Lear Enters Life After Bankruptcy

While the business bankruptcy boom claimed thousands of major corporations, many are now preparing to exit the lengthy process and resume work fully.

Lear Corp., a company that manufactures seats and electronics for automobiles, filed for Chapter 11 bankruptcy four months ago, reports the Wall Street Journal. Now the company may soon emerge from bankruptcy protection in a better position to thrive.

The company is among 50 other auto suppliers who decided to file for bankruptcy this year. Most were able to reorganize and avoid liquidation and full shut down.

Lear Corp’s chief executive, Bob Rossiter, arranged deals with lenders and creditors to fund a $500 million debtor in possession facility, a move not uncommon for companies in Chapter 11 bankruptcy.

These deals allowed the company to maintain the operations and provided the opportunity to continue business during the bankruptcy reorganization. The creditors received new equity in exchange for the deal.

Rossiter has been chief executive since 2003 and has attempted to cut costs while running the company. He moved operations for the company to lower cost markets in an effort to keep expenses down and win business in markets outside the U.S  – including Europe and Asia.

The company also reorganized supply and labor contracts to cut down on costs.

Rossiter’s main concern with Lear Corp. is their dependence on auto makers. The US auto industry has had a tumultuous year, and many car makers asked their suppliers to reduce prices, cut down on costs and incur debt to win valuable contracts.

Even with the company’s attempt to cut costs, they decided to file for Chapter 11 because of all debt obtained thus far.

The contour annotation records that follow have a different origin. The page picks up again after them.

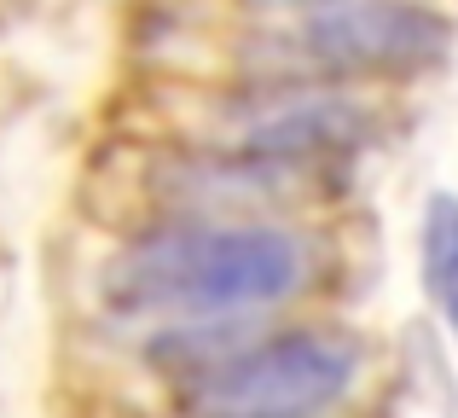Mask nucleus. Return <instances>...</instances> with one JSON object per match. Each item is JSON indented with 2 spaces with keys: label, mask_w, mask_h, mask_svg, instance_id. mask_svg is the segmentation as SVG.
Wrapping results in <instances>:
<instances>
[{
  "label": "nucleus",
  "mask_w": 458,
  "mask_h": 418,
  "mask_svg": "<svg viewBox=\"0 0 458 418\" xmlns=\"http://www.w3.org/2000/svg\"><path fill=\"white\" fill-rule=\"evenodd\" d=\"M308 285L302 233L273 221H180L134 238L105 268V303L128 320H221Z\"/></svg>",
  "instance_id": "nucleus-1"
},
{
  "label": "nucleus",
  "mask_w": 458,
  "mask_h": 418,
  "mask_svg": "<svg viewBox=\"0 0 458 418\" xmlns=\"http://www.w3.org/2000/svg\"><path fill=\"white\" fill-rule=\"evenodd\" d=\"M453 23L429 0H348L302 12L261 41V70L279 88L424 76L447 58Z\"/></svg>",
  "instance_id": "nucleus-2"
},
{
  "label": "nucleus",
  "mask_w": 458,
  "mask_h": 418,
  "mask_svg": "<svg viewBox=\"0 0 458 418\" xmlns=\"http://www.w3.org/2000/svg\"><path fill=\"white\" fill-rule=\"evenodd\" d=\"M366 372L360 337L336 326L273 331L244 349H221L186 372L191 418H325L354 396Z\"/></svg>",
  "instance_id": "nucleus-3"
},
{
  "label": "nucleus",
  "mask_w": 458,
  "mask_h": 418,
  "mask_svg": "<svg viewBox=\"0 0 458 418\" xmlns=\"http://www.w3.org/2000/svg\"><path fill=\"white\" fill-rule=\"evenodd\" d=\"M418 261H424V291L441 326L458 337V198L436 192L424 204V226H418Z\"/></svg>",
  "instance_id": "nucleus-4"
},
{
  "label": "nucleus",
  "mask_w": 458,
  "mask_h": 418,
  "mask_svg": "<svg viewBox=\"0 0 458 418\" xmlns=\"http://www.w3.org/2000/svg\"><path fill=\"white\" fill-rule=\"evenodd\" d=\"M250 6H267V12H325V6H348V0H250Z\"/></svg>",
  "instance_id": "nucleus-5"
}]
</instances>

Analysts believe the Chapter 11 bankruptcy will lower interest rates for Lear Corp. and help drive profits. Lawrence Orlowski, S&P’s (Standard and Poor) credit analyst said: “The new company will reduce its debt by 75 percent.”

Lear Corp. said its stock should be back up and trading in the New York Stock Exchange after they exit bankruptcy court. The equity is now owned by the creditors who supplied the monies for the Chapter 11 bankruptcy protection.

The equity is expected to be worth about $1.9 billion after the company gets out of bankruptcy protections.

Rossiter stated, “We think we fixed the business and we’re going to come out with investment-grade metrics.”

A Chapter 7 bankrutpcy would mean an end to the company, but a Chapter 11 business filing with a quick turnaround for bankruptcy protection may prove beneficial to their operations.